Scene question records:
------------------------------
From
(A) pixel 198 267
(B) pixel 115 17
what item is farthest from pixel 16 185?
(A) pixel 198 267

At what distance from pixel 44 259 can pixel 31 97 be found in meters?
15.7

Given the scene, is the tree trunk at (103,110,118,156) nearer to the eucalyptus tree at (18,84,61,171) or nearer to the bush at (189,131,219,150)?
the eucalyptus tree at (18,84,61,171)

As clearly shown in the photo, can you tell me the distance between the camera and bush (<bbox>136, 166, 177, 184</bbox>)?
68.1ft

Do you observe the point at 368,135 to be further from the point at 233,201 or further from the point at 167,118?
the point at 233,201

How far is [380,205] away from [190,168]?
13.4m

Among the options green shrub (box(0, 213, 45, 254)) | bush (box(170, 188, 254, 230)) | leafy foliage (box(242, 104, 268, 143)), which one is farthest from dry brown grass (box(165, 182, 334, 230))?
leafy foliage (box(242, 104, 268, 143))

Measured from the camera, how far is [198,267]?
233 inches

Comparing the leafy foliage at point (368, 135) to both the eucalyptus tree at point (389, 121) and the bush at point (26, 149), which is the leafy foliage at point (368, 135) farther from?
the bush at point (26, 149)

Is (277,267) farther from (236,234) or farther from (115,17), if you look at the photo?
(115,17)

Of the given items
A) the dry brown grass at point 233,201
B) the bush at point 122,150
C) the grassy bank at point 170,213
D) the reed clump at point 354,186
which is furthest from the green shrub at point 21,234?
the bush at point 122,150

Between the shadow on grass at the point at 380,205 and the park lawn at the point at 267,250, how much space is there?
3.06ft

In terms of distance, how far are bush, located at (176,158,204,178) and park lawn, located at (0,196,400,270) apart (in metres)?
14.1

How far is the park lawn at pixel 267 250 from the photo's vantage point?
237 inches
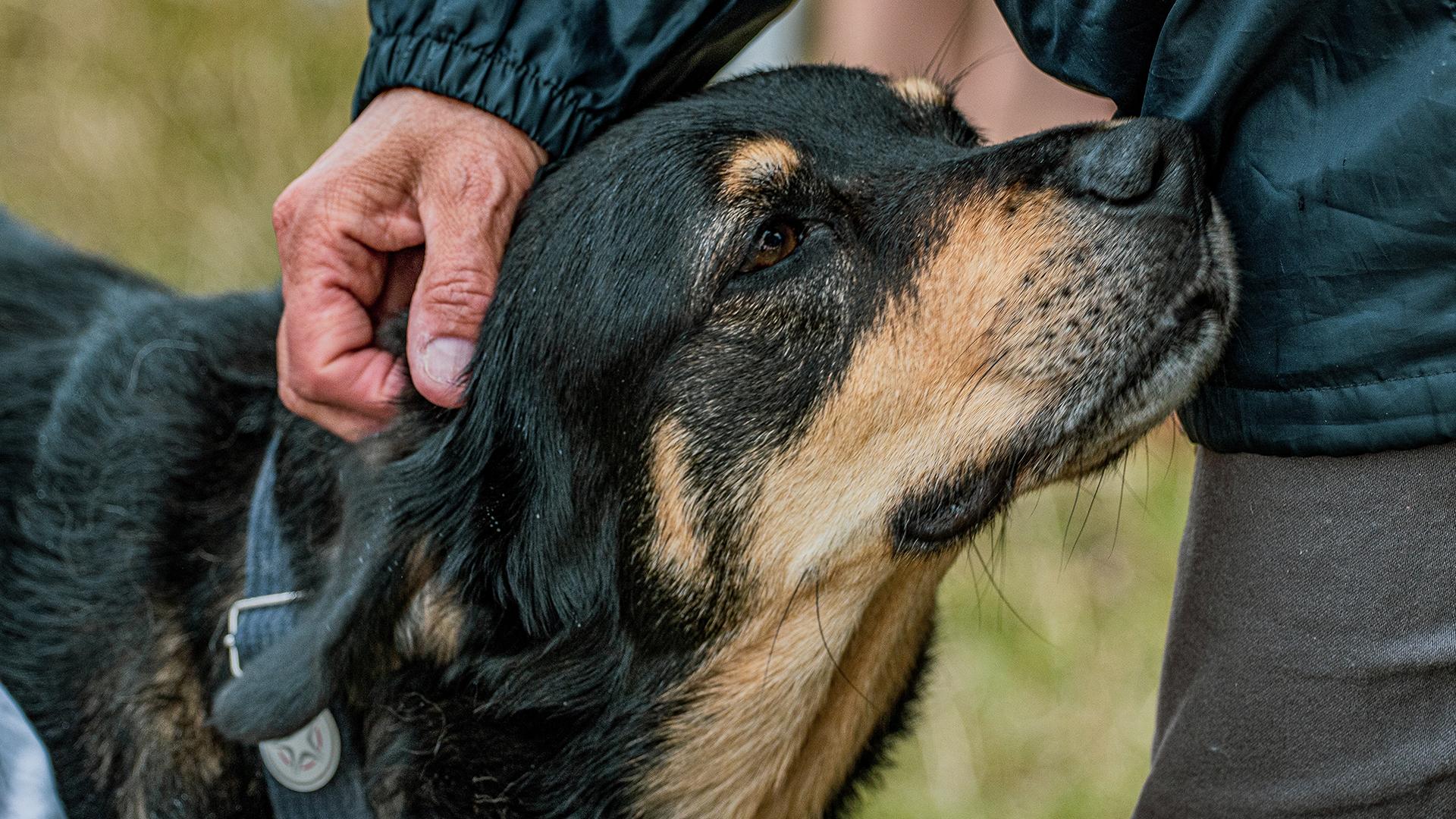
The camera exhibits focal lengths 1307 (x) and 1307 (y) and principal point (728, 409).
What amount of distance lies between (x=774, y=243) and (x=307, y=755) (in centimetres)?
132

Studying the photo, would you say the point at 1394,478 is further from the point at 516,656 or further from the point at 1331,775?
the point at 516,656

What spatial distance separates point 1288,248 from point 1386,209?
0.18m

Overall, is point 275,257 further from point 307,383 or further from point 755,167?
point 755,167

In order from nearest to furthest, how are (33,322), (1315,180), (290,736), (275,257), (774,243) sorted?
1. (1315,180)
2. (290,736)
3. (774,243)
4. (33,322)
5. (275,257)

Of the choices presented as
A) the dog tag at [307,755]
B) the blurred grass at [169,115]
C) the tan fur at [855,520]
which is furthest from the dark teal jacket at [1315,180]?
the blurred grass at [169,115]

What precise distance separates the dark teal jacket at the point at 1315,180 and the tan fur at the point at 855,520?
0.97 ft

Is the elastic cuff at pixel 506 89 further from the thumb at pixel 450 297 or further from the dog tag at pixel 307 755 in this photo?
the dog tag at pixel 307 755

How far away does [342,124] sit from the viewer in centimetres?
686

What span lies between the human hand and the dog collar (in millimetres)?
293

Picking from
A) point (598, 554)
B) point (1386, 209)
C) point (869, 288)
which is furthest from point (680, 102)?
point (1386, 209)

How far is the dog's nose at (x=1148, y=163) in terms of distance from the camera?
84.4 inches

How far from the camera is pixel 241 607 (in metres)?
2.57

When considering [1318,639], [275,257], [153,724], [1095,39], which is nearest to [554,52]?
[1095,39]

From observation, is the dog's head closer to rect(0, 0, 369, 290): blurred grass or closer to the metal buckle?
the metal buckle
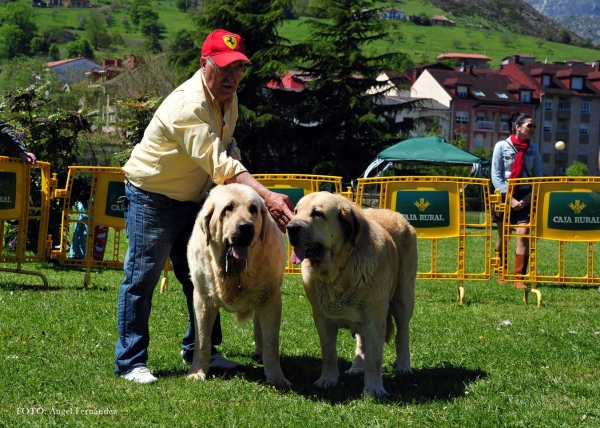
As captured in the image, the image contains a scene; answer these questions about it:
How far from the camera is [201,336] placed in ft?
17.1

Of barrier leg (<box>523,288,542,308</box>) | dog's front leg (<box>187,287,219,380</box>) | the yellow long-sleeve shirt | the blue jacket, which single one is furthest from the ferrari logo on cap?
the blue jacket

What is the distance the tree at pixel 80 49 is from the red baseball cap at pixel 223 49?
14530 cm

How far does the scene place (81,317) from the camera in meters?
7.44

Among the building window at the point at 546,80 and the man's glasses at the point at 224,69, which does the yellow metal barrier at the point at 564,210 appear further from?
the building window at the point at 546,80

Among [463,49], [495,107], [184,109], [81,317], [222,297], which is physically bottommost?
[81,317]

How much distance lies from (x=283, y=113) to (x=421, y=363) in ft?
103

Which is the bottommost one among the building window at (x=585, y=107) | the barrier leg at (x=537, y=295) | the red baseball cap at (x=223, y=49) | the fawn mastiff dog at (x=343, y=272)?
the barrier leg at (x=537, y=295)

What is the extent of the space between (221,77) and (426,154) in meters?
26.5

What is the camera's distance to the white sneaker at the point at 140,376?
5087 mm

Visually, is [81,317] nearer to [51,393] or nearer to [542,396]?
[51,393]

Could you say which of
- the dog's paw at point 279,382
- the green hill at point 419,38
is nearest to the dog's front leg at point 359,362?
the dog's paw at point 279,382

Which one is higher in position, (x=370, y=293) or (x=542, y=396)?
(x=370, y=293)

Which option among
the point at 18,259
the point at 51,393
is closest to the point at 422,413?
the point at 51,393

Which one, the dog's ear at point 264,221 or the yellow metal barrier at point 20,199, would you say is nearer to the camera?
the dog's ear at point 264,221
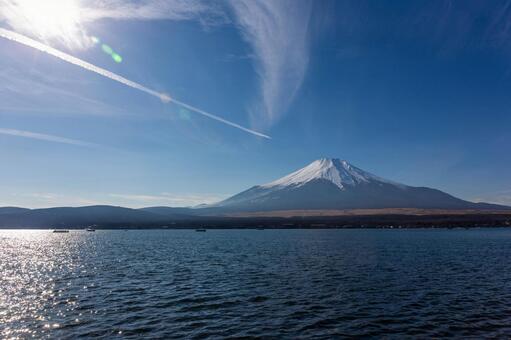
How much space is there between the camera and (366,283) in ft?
138

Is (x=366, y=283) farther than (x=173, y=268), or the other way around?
(x=173, y=268)

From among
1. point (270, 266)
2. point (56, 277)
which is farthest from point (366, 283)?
point (56, 277)

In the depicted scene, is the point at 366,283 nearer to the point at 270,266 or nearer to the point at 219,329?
the point at 270,266

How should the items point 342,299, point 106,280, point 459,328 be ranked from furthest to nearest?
1. point 106,280
2. point 342,299
3. point 459,328

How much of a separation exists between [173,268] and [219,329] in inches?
1337

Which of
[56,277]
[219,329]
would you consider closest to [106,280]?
[56,277]

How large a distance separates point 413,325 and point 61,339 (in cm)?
2592

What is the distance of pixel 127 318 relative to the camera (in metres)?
28.2

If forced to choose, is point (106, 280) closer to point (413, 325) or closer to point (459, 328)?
point (413, 325)

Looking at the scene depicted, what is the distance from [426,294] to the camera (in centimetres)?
3609

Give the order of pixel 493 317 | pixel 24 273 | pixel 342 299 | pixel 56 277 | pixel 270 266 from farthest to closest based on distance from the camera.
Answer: pixel 270 266 → pixel 24 273 → pixel 56 277 → pixel 342 299 → pixel 493 317

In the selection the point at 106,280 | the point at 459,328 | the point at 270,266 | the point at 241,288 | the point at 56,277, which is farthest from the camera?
the point at 270,266

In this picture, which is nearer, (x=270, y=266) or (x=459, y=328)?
(x=459, y=328)

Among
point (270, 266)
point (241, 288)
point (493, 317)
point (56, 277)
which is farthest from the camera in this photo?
point (270, 266)
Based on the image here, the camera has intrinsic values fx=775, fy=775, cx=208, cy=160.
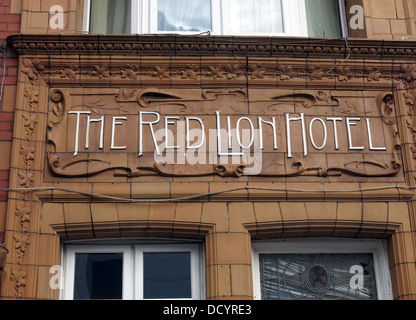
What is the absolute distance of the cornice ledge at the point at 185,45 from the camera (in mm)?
8422

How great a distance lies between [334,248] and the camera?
8102 millimetres

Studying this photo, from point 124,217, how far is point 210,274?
1.03 meters

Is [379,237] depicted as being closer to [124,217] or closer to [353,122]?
[353,122]

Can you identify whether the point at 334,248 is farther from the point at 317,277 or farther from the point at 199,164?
the point at 199,164

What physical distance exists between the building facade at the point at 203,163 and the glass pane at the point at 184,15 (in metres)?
0.28

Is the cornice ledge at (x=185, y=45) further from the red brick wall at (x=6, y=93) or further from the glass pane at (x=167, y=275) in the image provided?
the glass pane at (x=167, y=275)

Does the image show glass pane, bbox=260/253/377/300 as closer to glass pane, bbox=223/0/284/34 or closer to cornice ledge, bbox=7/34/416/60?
cornice ledge, bbox=7/34/416/60

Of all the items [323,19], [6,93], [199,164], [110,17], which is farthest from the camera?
[323,19]

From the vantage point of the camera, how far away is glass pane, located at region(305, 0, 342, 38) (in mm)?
9367

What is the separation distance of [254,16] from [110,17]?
1724 millimetres

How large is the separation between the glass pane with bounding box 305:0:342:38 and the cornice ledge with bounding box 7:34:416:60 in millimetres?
781

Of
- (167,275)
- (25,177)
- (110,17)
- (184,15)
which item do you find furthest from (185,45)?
(167,275)

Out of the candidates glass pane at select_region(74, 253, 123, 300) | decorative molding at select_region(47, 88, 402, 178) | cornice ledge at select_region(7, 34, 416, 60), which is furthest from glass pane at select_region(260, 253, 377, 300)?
cornice ledge at select_region(7, 34, 416, 60)
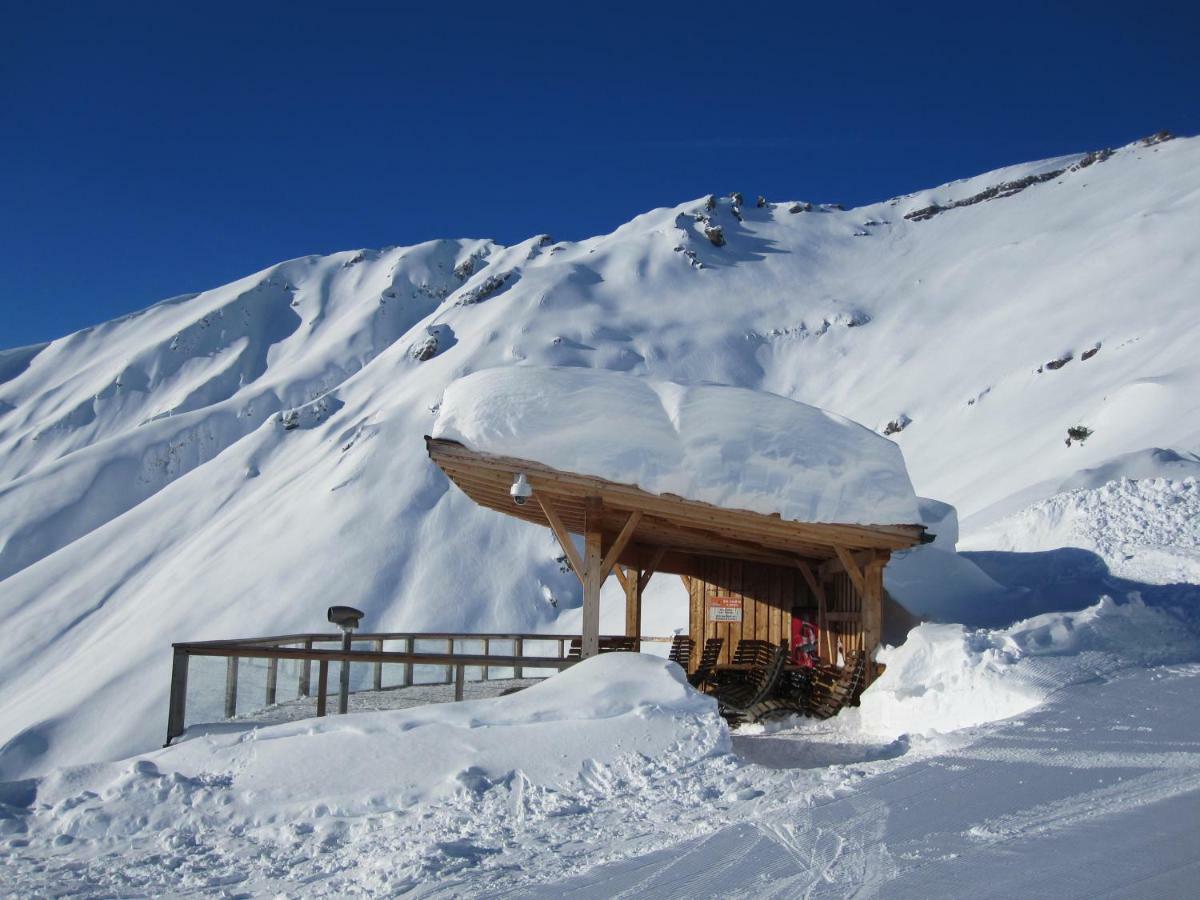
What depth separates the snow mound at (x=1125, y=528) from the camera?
1246 centimetres

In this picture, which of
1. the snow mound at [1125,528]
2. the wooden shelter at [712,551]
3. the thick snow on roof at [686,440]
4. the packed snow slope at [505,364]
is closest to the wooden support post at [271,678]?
the wooden shelter at [712,551]

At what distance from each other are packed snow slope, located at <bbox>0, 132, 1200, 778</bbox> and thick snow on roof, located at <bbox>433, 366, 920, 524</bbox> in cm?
963

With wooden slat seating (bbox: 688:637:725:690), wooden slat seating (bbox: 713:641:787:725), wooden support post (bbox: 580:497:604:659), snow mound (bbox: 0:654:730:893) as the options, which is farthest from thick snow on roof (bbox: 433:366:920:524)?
wooden slat seating (bbox: 688:637:725:690)

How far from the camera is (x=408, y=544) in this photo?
36656mm

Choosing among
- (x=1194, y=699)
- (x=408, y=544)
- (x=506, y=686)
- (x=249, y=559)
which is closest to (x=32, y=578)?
(x=249, y=559)

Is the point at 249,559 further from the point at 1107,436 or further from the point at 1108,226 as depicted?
the point at 1108,226

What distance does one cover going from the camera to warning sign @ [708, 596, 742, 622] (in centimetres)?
1436

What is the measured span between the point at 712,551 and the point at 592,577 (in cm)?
490

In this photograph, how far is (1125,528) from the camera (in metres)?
13.8

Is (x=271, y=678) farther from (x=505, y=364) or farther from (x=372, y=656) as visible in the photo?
(x=505, y=364)

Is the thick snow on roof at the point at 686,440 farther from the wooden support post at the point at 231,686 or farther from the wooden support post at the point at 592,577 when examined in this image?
the wooden support post at the point at 231,686

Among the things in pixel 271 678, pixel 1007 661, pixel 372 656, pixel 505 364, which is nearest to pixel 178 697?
pixel 372 656

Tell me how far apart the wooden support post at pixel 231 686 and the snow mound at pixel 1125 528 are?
1087 cm

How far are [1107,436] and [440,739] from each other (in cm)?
------------------------------
THE REQUEST: How many lines of the records contain the string "meters"? Reply with the number alone.

THE OUTPUT: 4